Battery energy storage is a useful renewable energy technology that doesn’t quite fit into the way state regulators deal with electricity. Current policy design only accounts for a one-way system: power plants generate electricity, and it flows through transmission lines and substations down to the power lines that supply electricity to buildings on street level.

But energy storage throws a wrench in that process as the technology swings both ways. It can draw power from the grid and also discharge power back onto the grid as a generator.

Nelson told commissioners that any wholesale tariff on storage for drawing power from the grid (despite the controversial nature of the word in 2025, tariff means payments) would consist of a customer charge, a monthly fee to recover administrative and account-related costs; and a demand charge, aimed at recovering the costs associated with electricity distribution.

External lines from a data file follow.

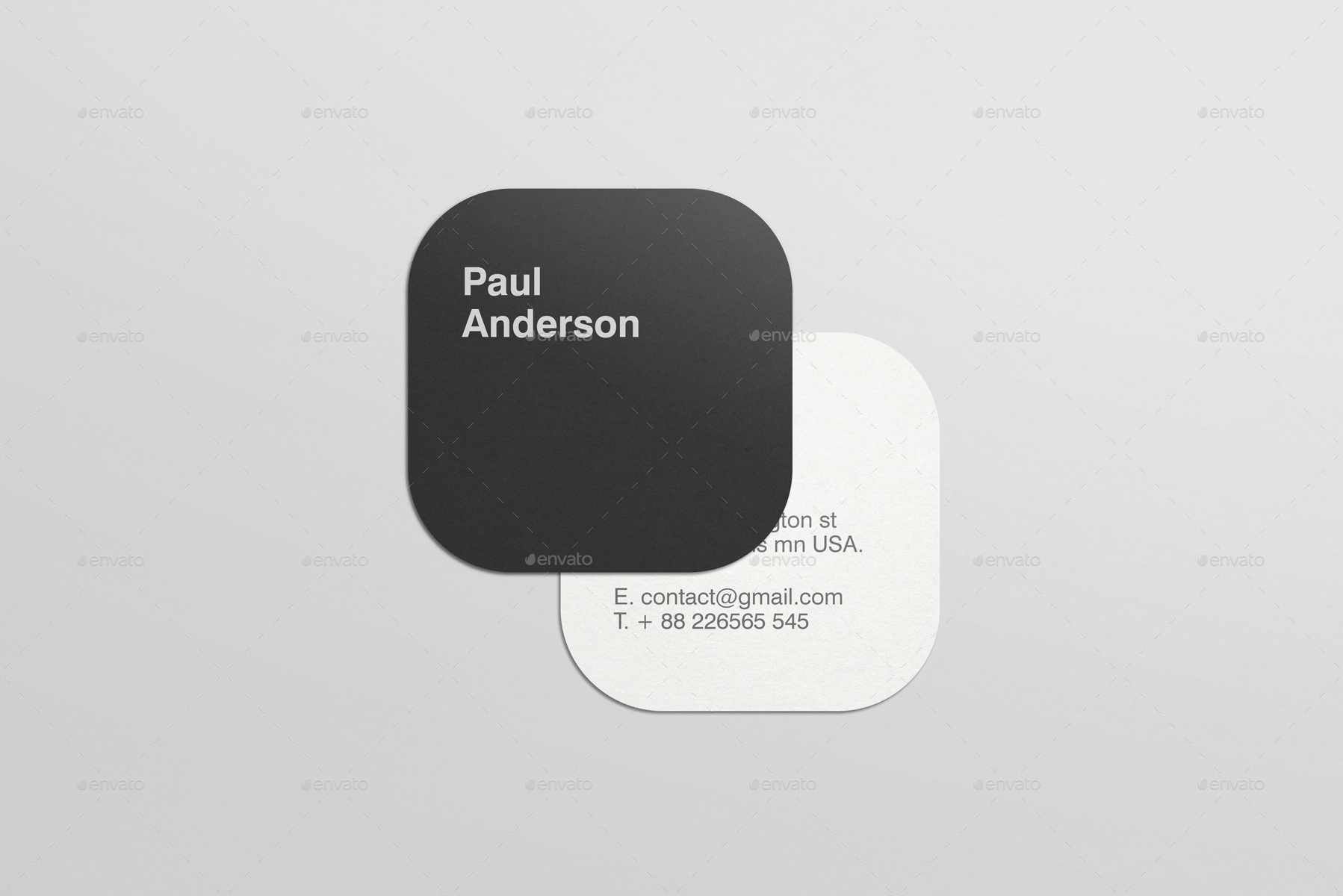 square business card mockups by teptuoi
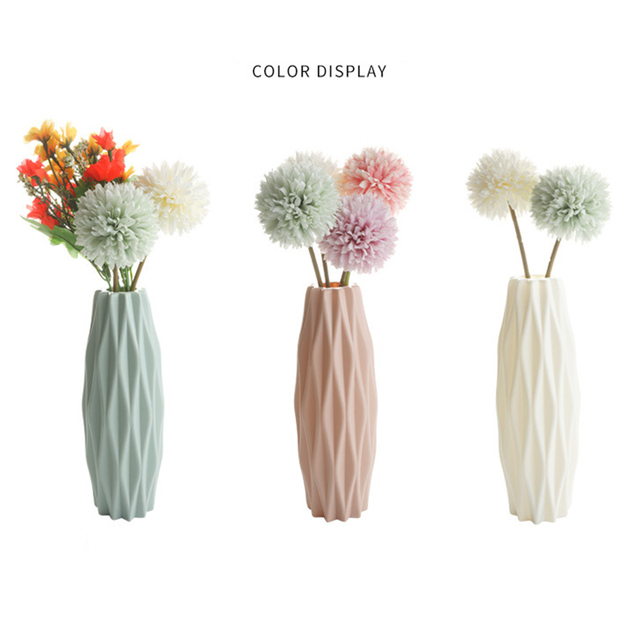 Modern vases decoration home Nordic Style Flower Arrangement Living Room Origami flower pot for interior 4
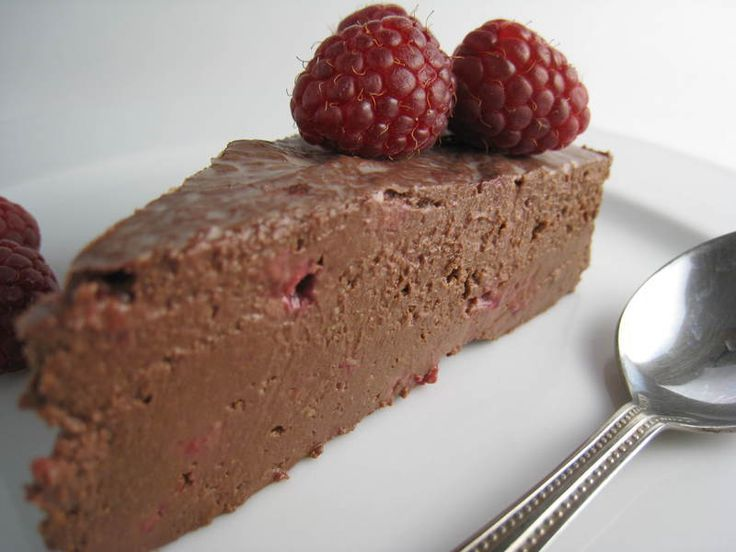 ... | Raspberry mousse, Chocolate raspberry cake and Raspberry cake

Part of the consultants’ recommendations was a higher demand charge during peak times, identified as weekday afternoons from 2 p.m. to 7 p.m. in summer (June through August) and winter (December through February), identified via a study as peak load times on the grid, or in layman’s terms, the times of year when people use the most electricity.

That would incentivize storage from drawing power during peak load times, driving up the cost of power for everyone else.

“The proposed tariff structure reflects a narrower and more cost-effective access point – provided these systems continue to offer benefits to customers by discharging during peak hours,” wrote Nelson and fellow Apex Analytics principal Mike Goldman in a memo dated July 22. “It should be noted that in the technical sessions, the developers indicated that they likely would never charge except during off-peak time periods.”

The kind of market infrastructure, the financial math that makes building battery energy storage possible, doesn’t really exist in Rhode Island. There’s small-scale energy storage: homeowners with rooftop solar often have a battery storage back-up connected to their system.

To date, Rhode Island has only one utility-scale storage system connected to the grid. In 2022, the Clear River Electric and Water District (formerly the Pascoag Utility District), together with the Massachusetts-based developer Agilitas Energy, built a 3-megawatt, 1,600-square-foot energy storage facility in the back of an industrial area parking lot in Burrillville.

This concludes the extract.